• **Work instruction**:
Go to the line holding "Camp and Hike" in the data below. Return it and each line after it through the last, exactly, and skip the pictures.

• **Short descriptive text snippets**:
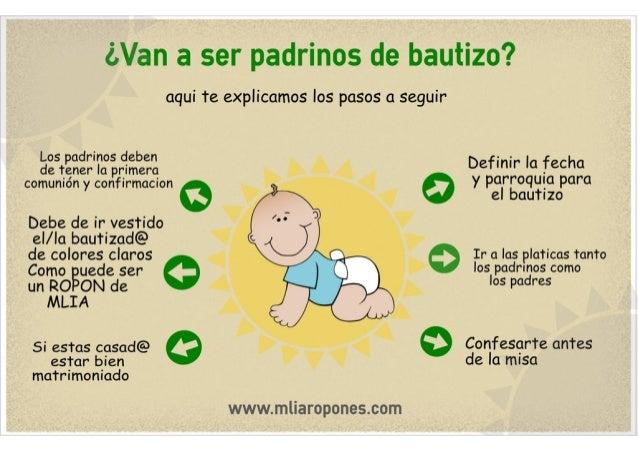 Padrino bautizo related keywords padrino bautizo long for Poemas para bautizo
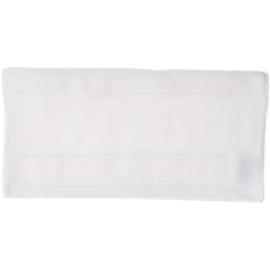 Handdoek wit met borduurrand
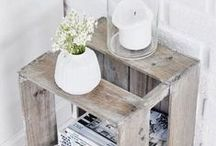 ecodecor (low cost)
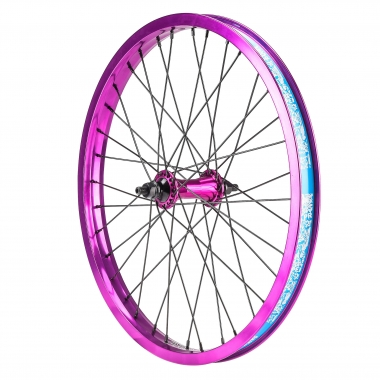 PROPER BIKE CO MICROLITE MALE Front Wheel Black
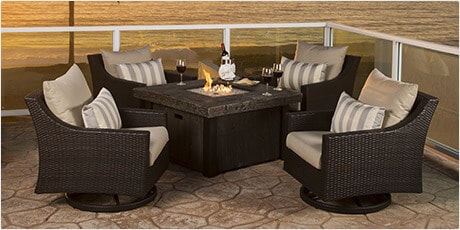 RST Brands Cannes 5-piece Motion Fire Chat Set in Bliss Blue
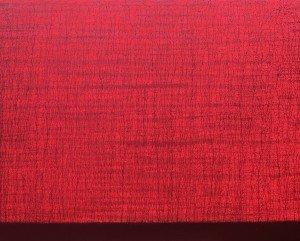 14.terre-anonyme(150301).-130x162cm.-terre,-pigments-et-encre-de-Chine-sur-toile.-2015.(17.500.000KRW-soit-14500-Euros)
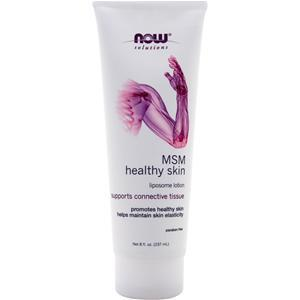 Now MSM Liposome Lotion
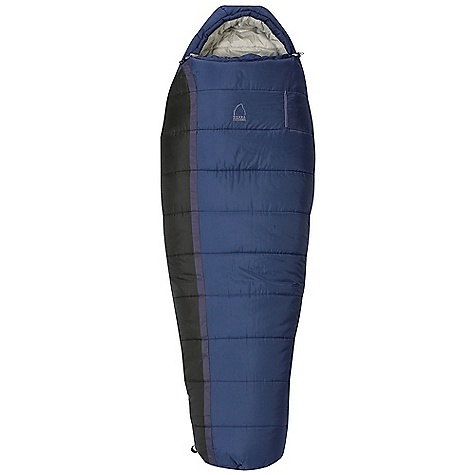 Camp and Hike Free Shipping. Sierra Designs Women's Whoa Nelly 25 Sleeping Bag DECENT FEATURES of the Sierra Designs Women's Whoa Nelly 25 Sleeping Bag Specific construction and warmth rating Snag-free zipper tracks Draw cord at collar with captured cordlock Draft collar Pillow pocket Easy access, ventable, 60in. zipper Zipper draft tube Ergonomic hood and footbox Includes stuff and storage sacks Offset, layered construction Chest pocket for valuables The SPECS Temperature Rating: 25deg F / -4deg C Zipper Side: Right Fill: HeatSync Shell: 68D Polyester Liner: 50D Polyester The SPECS for Regular Fit Up To: 5'6in. Shoulder Girth: 57in. Hip Girth: 57in. Footbox Girth: 39in. Fill Weight: 44 oz Stuff Size: 11 x 15in. Trail Weight: 3 lbs 15 oz The SPECS for Long Shoulder Girth: 59in. Hip Girth: 59in. Footbox Girth: 40in. Fill Weight: 48 oz Stuff Size: 11 x 16in. Trail Weight: 4 lbs 4 oz - $139.95
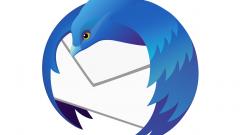 Mozilla Thunderbird, yeni yüzü ile geliyor!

• **Response to the exercise**:
 Camp and Hike Free Shipping. Sierra Designs Women's Whoa Nelly 25 Sleeping Bag DECENT FEATURES of the Sierra Designs Women's Whoa Nelly 25 Sleeping Bag Specific construction and warmth rating Snag-free zipper tracks Draw cord at collar with captured cordlock Draft collar Pillow pocket Easy access, ventable, 60in. zipper Zipper draft tube Ergonomic hood and footbox Includes stuff and storage sacks Offset, layered construction Chest pocket for valuables The SPECS Temperature Rating: 25deg F / -4deg C Zipper Side: Right Fill: HeatSync Shell: 68D Polyester Liner: 50D Polyester The SPECS for Regular Fit Up To: 5'6in. Shoulder Girth: 57in. Hip Girth: 57in. Footbox Girth: 39in. Fill Weight: 44 oz Stuff Size: 11 x 15in. Trail Weight: 3 lbs 15 oz The SPECS for Long Shoulder Girth: 59in. Hip Girth: 59in. Footbox Girth: 40in. Fill Weight: 48 oz Stuff Size: 11 x 16in. Trail Weight: 4 lbs 4 oz - $139.95
 Mozilla Thunderbird, yeni yüzü ile geliyor!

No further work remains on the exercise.